## Data entries

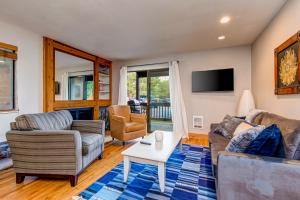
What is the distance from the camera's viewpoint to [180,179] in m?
2.04

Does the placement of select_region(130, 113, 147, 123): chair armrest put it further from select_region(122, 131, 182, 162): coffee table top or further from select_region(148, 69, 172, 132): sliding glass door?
select_region(122, 131, 182, 162): coffee table top

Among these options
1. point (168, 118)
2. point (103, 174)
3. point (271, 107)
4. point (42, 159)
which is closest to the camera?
point (42, 159)

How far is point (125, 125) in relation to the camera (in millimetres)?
3406

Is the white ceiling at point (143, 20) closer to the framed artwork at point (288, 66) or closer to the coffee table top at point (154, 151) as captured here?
the framed artwork at point (288, 66)

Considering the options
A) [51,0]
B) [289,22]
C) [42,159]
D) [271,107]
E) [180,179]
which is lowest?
[180,179]

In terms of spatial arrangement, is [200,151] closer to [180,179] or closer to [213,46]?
[180,179]

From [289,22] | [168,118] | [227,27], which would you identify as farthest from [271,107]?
[168,118]

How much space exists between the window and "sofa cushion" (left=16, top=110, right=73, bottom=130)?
2.59ft

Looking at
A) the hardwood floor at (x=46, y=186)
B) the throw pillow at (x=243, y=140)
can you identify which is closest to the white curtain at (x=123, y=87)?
the hardwood floor at (x=46, y=186)

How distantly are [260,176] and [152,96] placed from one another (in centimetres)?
378

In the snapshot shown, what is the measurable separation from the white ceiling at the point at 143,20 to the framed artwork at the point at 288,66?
57cm

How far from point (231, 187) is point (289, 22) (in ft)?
6.97

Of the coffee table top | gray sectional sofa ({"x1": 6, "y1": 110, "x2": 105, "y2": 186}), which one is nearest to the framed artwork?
the coffee table top

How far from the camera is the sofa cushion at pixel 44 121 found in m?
2.01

## Exercise prompt
Rewrite the items above with every "white ceiling" swapped for "plaster ceiling" and everything else unchanged. Leave the pictures out of your answer.

## Solution to the problem
What is the distance from the camera's viewpoint to [180,179] in m?
2.04

Does the placement of select_region(130, 113, 147, 123): chair armrest put it further from select_region(122, 131, 182, 162): coffee table top or further from select_region(148, 69, 172, 132): sliding glass door?
select_region(122, 131, 182, 162): coffee table top

Among these options
1. point (168, 118)
2. point (103, 174)
3. point (271, 107)
4. point (42, 159)
which is closest to the camera?
point (42, 159)

How far is point (125, 125) in relation to the camera (in millimetres)?
3406

Is the plaster ceiling at point (143, 20) closer to the framed artwork at point (288, 66) or closer to the coffee table top at point (154, 151) as captured here?
the framed artwork at point (288, 66)

Considering the options
A) [51,0]
B) [289,22]
C) [42,159]
D) [271,107]
E) [180,179]
which is lowest?
[180,179]

In terms of spatial arrangement, is [200,151] closer to [180,179] or closer to [213,46]?
[180,179]

From [289,22] | [168,118] | [227,27], which would you identify as farthest from [271,107]?
[168,118]

How much space exists between the window and "sofa cushion" (left=16, top=110, right=73, bottom=130)?
2.59ft

Looking at
A) the hardwood floor at (x=46, y=186)
B) the throw pillow at (x=243, y=140)
can you identify which is closest to the white curtain at (x=123, y=87)?
the hardwood floor at (x=46, y=186)

How distantly are [260,176] and [152,96] placed from one another (in centimetres)?
378

In the snapshot shown, what is the measurable separation from the plaster ceiling at the point at 143,20 to the framed artwork at the point at 288,66?
57cm

How far from point (231, 187) is point (289, 22) (in ft)?
6.97

Of the coffee table top | gray sectional sofa ({"x1": 6, "y1": 110, "x2": 105, "y2": 186}), which one is nearest to the framed artwork?
the coffee table top

How far from the camera is the sofa cushion at pixel 44 121 found in m?
2.01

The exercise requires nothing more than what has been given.